• AIM:
State how many lines in the items below contain the word "viewpoint", giving only the number.

-- start of THE DATA --

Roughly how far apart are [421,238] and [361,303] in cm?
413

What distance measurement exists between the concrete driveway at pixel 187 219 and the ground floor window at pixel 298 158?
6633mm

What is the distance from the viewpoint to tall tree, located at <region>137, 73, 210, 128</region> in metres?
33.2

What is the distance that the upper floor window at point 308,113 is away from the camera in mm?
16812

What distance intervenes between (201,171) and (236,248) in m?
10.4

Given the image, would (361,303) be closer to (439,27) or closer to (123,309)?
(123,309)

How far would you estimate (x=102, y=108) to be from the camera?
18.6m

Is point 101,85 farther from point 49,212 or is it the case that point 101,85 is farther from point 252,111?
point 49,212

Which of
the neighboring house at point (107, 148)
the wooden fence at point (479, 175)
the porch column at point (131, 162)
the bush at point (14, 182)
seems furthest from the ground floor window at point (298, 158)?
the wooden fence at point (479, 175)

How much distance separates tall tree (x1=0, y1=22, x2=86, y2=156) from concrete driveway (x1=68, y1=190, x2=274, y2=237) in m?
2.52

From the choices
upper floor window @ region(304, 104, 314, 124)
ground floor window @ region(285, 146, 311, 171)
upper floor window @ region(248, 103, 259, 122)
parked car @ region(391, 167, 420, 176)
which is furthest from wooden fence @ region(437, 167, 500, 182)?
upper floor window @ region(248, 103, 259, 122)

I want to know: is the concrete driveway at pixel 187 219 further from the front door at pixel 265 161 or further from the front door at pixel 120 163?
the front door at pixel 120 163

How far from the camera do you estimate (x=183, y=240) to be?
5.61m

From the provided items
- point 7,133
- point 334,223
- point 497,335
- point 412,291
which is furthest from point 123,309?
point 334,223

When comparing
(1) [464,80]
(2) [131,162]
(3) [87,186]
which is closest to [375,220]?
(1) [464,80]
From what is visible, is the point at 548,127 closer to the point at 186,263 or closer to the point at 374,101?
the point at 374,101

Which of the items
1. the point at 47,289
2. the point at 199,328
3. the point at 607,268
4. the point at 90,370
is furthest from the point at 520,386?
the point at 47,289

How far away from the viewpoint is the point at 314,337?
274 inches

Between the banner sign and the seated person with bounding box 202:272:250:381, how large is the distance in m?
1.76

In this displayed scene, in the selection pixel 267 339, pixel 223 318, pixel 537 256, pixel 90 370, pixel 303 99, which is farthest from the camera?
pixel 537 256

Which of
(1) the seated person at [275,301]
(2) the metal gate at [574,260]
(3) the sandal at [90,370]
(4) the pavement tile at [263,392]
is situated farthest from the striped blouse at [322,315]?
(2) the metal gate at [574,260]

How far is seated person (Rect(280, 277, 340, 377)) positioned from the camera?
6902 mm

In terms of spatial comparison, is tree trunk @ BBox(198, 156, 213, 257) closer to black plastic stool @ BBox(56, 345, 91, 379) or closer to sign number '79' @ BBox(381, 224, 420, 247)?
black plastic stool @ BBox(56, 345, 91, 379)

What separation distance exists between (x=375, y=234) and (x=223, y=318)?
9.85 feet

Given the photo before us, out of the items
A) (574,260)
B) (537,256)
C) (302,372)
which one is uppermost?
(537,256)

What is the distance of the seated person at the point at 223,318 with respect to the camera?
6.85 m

-- end of THE DATA --

• TASK OUTPUT:
2